┌─ Available records

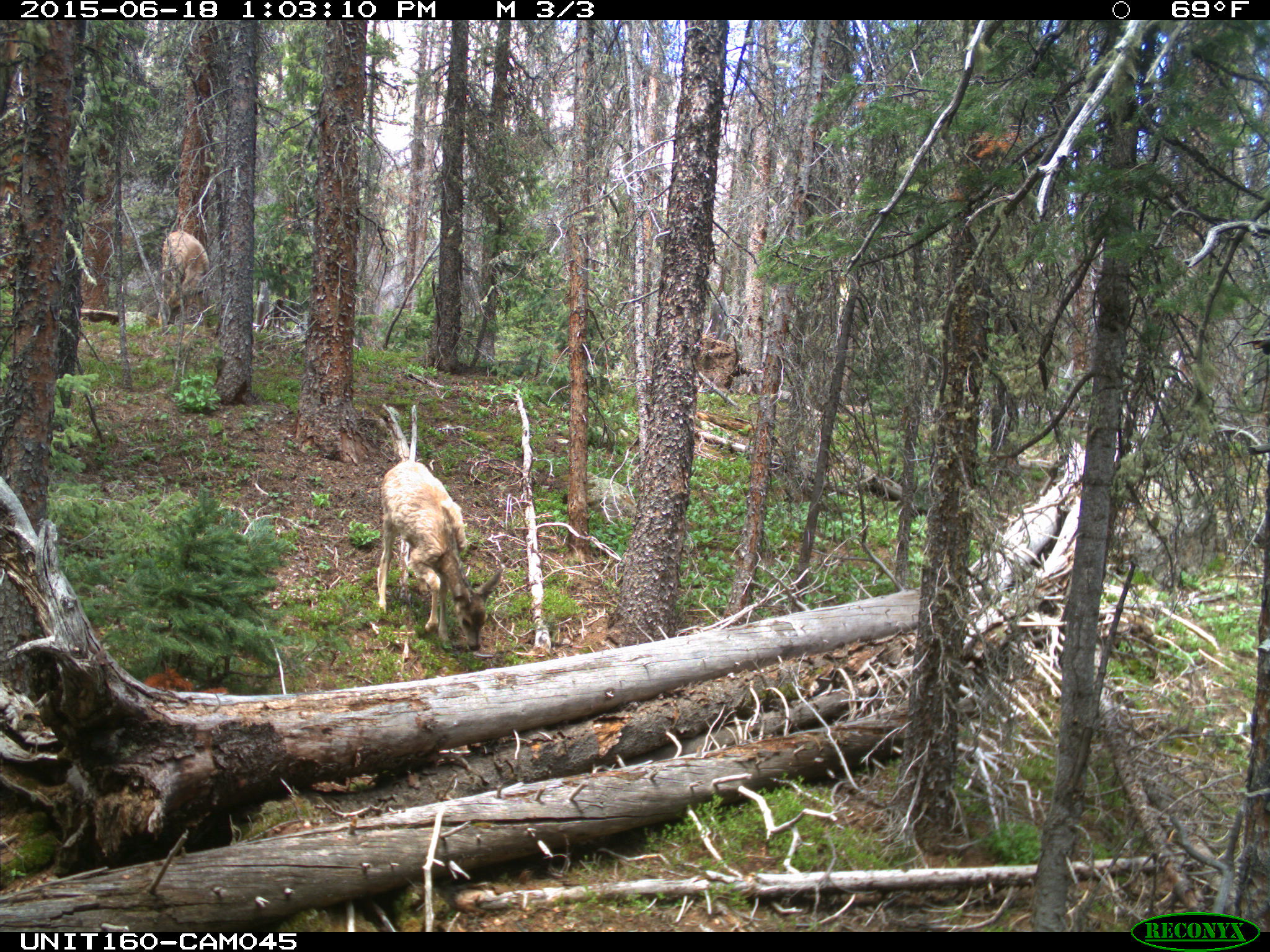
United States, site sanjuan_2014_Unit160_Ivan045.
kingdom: Animalia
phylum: Chordata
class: Mammalia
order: Artiodactyla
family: Cervidae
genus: Odocoileus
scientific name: Odocoileus hemionus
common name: mule deer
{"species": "Odocoileus hemionus (mule deer)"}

└─

## Work instructions
Output a faithful copy of the data, with each picture left out.

## Exercise result
United States, site sanjuan_2014_Unit160_Ivan045.
kingdom: Animalia
phylum: Chordata
class: Mammalia
order: Artiodactyla
family: Cervidae
genus: Odocoileus
scientific name: Odocoileus hemionus
common name: mule deer
{"species": "Odocoileus hemionus (mule deer)"}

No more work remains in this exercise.